After a 23rd-place finish at New Hampshire, Kenseth has his work cut out Sunday at Dover. He came into the Chase as the 11th seed and dropped to the bottom of the 12-driver standings, 136 points behind Hamlin.

Kenseth said if he capitalizes on opponents' mistakes, much like Bowyer, his Roush Fenway team could make an impact.

"You've got to be smart," Kenseth said in a telephone interview. "You have to take advantage of every situation and not make mistakes; get the best you can out of every race.

"You're not going to be in a position to win every race, and when you're not, you have to figure it out — whether it's pit stops or strategy or fuel mileage — to figure out how to get that finish when you don't have the best car."

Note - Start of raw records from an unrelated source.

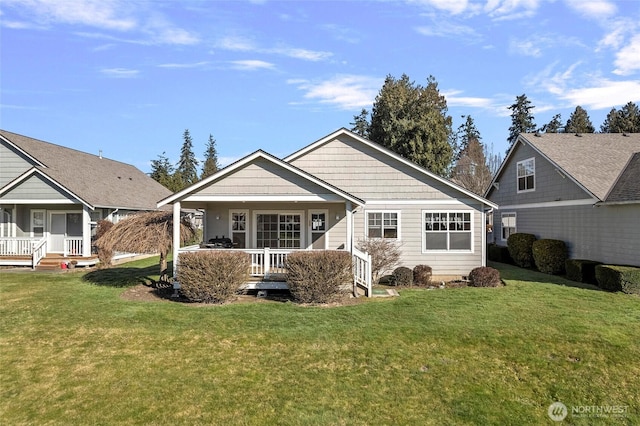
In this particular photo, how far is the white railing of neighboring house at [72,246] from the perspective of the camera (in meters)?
18.0

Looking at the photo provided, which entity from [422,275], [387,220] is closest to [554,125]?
[387,220]

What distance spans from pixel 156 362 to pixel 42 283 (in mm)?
9844

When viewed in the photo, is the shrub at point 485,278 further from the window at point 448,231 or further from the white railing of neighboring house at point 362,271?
the white railing of neighboring house at point 362,271

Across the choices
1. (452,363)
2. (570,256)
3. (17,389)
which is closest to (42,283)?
(17,389)

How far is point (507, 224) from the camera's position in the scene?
21.4 metres

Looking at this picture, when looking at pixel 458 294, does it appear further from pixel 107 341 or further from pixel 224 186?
pixel 107 341

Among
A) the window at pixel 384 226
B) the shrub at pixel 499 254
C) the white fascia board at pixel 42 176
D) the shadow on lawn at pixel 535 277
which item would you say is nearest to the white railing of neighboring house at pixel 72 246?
the white fascia board at pixel 42 176

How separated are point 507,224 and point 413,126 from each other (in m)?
16.3

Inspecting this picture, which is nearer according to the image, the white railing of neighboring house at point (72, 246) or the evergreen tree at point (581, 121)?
the white railing of neighboring house at point (72, 246)

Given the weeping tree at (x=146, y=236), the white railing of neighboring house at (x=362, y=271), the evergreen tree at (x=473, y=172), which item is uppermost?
the evergreen tree at (x=473, y=172)

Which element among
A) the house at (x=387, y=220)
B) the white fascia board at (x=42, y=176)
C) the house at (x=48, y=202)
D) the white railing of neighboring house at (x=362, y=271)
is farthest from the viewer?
the house at (x=48, y=202)

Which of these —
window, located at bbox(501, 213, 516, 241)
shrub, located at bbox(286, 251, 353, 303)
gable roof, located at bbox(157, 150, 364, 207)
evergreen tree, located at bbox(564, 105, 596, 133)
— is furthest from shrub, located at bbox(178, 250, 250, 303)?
evergreen tree, located at bbox(564, 105, 596, 133)

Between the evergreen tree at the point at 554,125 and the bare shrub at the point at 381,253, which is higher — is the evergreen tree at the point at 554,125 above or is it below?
above

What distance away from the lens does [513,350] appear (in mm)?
6898
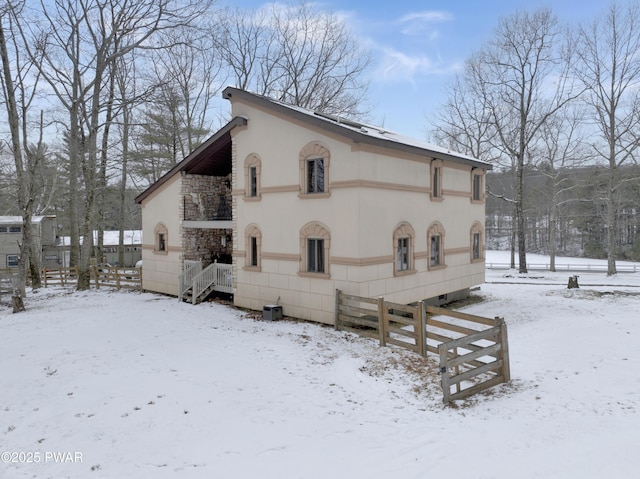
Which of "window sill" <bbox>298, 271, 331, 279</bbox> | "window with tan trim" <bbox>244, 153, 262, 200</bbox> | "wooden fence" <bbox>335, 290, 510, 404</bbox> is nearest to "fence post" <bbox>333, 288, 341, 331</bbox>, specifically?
"wooden fence" <bbox>335, 290, 510, 404</bbox>

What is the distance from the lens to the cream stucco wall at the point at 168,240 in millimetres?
19031

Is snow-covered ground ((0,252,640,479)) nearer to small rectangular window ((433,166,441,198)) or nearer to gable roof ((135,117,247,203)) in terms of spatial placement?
small rectangular window ((433,166,441,198))

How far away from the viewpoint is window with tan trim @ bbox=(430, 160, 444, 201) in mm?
16453

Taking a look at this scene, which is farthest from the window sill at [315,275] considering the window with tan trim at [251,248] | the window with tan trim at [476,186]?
the window with tan trim at [476,186]

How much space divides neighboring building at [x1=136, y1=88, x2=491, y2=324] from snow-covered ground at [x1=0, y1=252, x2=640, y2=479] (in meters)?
2.27

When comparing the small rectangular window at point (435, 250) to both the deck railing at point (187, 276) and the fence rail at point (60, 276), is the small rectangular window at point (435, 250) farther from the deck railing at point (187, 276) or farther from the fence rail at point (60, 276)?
the fence rail at point (60, 276)

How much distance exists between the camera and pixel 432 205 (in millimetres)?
16312

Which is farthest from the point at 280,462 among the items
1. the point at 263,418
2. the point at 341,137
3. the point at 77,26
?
the point at 77,26

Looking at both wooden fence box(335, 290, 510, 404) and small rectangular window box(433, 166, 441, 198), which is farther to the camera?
small rectangular window box(433, 166, 441, 198)

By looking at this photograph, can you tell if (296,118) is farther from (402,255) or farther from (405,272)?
(405,272)

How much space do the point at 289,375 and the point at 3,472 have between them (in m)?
4.99

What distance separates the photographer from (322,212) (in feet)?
45.0

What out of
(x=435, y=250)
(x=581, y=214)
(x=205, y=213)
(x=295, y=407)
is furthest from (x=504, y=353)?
(x=581, y=214)

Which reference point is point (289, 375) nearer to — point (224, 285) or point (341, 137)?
point (341, 137)
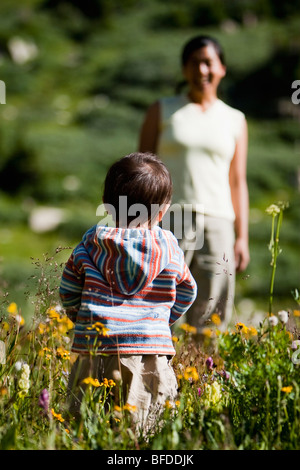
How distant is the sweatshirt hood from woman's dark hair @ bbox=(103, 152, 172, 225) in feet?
0.38

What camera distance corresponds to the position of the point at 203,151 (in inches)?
160

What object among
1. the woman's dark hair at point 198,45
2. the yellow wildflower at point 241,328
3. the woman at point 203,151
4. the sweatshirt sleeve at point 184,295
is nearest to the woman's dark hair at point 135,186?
the sweatshirt sleeve at point 184,295

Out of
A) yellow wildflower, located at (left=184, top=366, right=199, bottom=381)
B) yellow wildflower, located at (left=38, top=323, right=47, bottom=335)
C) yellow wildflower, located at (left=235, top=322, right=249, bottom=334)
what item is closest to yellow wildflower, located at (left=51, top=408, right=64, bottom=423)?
yellow wildflower, located at (left=38, top=323, right=47, bottom=335)

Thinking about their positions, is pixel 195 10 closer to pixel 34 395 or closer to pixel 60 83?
pixel 60 83

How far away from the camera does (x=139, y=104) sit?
28781mm

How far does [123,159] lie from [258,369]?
3.51 ft

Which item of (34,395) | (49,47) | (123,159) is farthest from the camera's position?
(49,47)

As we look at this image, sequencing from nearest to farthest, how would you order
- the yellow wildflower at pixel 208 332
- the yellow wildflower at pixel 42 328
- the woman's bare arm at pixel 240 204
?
the yellow wildflower at pixel 42 328 → the yellow wildflower at pixel 208 332 → the woman's bare arm at pixel 240 204

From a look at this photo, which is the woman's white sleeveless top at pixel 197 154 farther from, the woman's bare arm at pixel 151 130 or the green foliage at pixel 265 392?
the green foliage at pixel 265 392

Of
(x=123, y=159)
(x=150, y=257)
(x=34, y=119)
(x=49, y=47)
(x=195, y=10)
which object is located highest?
(x=195, y=10)

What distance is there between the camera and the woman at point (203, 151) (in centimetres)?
406

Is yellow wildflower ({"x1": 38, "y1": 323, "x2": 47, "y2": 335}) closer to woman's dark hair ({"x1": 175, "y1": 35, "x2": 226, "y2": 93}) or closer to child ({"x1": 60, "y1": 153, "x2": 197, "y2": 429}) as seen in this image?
child ({"x1": 60, "y1": 153, "x2": 197, "y2": 429})
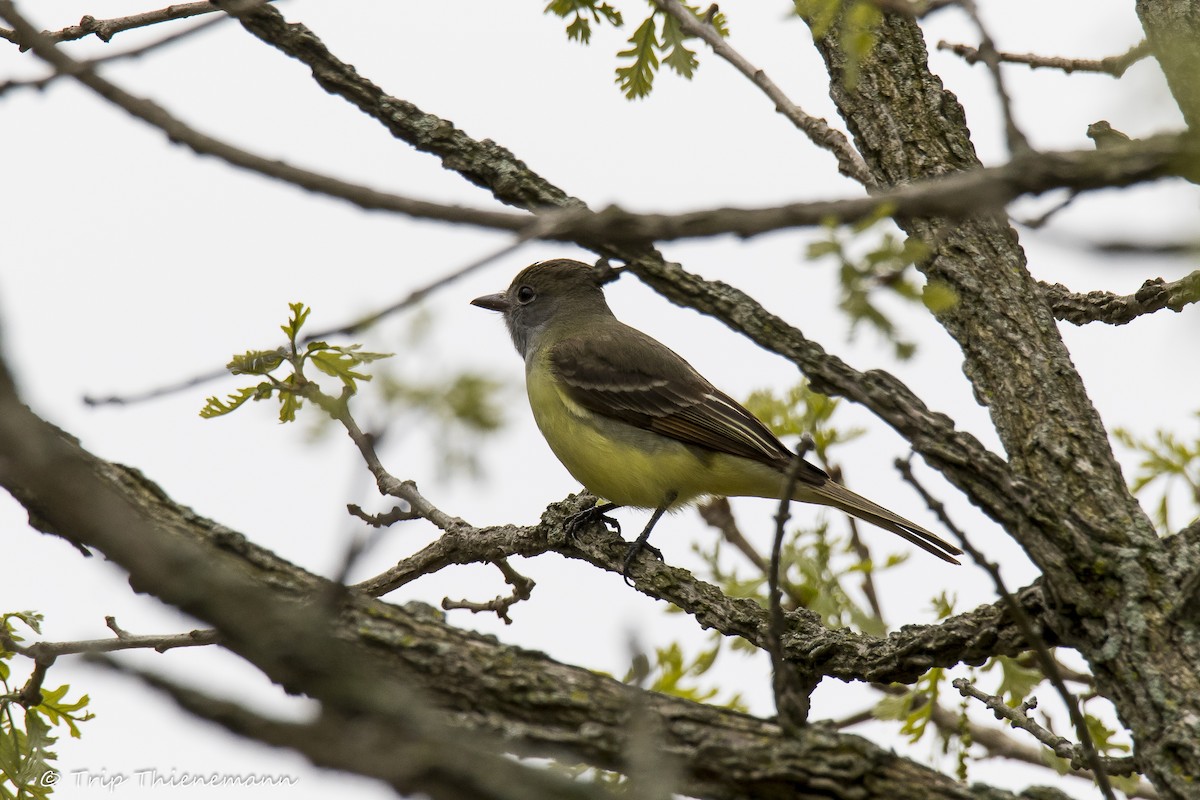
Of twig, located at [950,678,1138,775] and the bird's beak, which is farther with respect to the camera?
the bird's beak

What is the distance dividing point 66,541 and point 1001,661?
400 cm

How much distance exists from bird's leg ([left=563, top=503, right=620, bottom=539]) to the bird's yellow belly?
76mm

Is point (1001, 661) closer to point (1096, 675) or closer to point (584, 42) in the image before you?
point (1096, 675)

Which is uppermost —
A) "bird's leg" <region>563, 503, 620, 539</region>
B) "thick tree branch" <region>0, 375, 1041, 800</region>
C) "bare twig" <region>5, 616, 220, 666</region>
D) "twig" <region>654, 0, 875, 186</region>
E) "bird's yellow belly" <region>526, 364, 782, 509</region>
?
"twig" <region>654, 0, 875, 186</region>

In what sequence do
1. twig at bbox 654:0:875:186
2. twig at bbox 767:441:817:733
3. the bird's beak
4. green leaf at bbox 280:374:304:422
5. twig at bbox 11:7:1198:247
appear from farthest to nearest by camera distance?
the bird's beak, twig at bbox 654:0:875:186, green leaf at bbox 280:374:304:422, twig at bbox 767:441:817:733, twig at bbox 11:7:1198:247

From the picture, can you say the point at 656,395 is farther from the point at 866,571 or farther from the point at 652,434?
the point at 866,571

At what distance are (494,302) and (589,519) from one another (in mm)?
3309

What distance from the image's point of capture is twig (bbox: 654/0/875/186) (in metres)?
5.55

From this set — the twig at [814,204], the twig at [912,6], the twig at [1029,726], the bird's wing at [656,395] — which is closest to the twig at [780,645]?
the twig at [814,204]

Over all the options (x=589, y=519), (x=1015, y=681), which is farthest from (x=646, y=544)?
(x=1015, y=681)

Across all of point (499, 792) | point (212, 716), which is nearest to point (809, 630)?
point (499, 792)

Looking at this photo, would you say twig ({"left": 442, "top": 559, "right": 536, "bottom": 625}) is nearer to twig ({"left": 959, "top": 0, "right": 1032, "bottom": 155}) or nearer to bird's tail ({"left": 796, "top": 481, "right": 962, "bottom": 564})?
bird's tail ({"left": 796, "top": 481, "right": 962, "bottom": 564})

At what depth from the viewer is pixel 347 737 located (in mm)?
2377

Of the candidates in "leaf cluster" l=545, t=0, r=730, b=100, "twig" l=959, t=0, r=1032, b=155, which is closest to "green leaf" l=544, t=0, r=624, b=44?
"leaf cluster" l=545, t=0, r=730, b=100
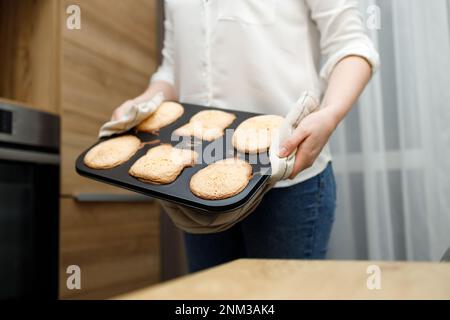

The 2003 Cup champion is satisfied to be in title contention after a tumultuous 2010 season for his Roush Fenway team, which has cycled through three crew chiefs and two new car chiefs through 26 races.

Though Kenseth admits he doesn't have a "real great" shot at the title, if the team strings together consistent results, it could turn out to be a thrilling end to the season.

"If we hit it and get good finishes, we could be in a good position," said Kenseth, who has posted wins at six of the 10 tracks that host the final races on the schedule.

Kenseth feels like he's communicating well with Jimmy Fennig, a veteran crew chief who earned a championship with Kurt Busch and race victories with driver Mark Martin. But Kenseth said the entire No. 17 crew needs to be on the same page and make correct adjustments as races unfold.

Kenseth was running in fourth place at Richmond Speedway a couple of weeks ago, but when the team couldn't strike a balance with car set-up throughout the race, he wound up 14th.

"That's always a concern for me, if we're not right on," he said. "Or even if we are, we really struggle adjusting our car during the race and giving it what it needs to be competitive."

Prior to the Chase, Kenseth collected five top-five finishes and posted an average finish of 12.6. Reviewing recent strong finishes with fast cars by teammates and Chase contenders Carl Edwards and Greg Biffle, Kenseth hopes to follow suit.

"The most positive thing is that we're in the Chase, our team has been running better and picking up our performance," Kenseth said. "We could get on a hot streak and anything could happen."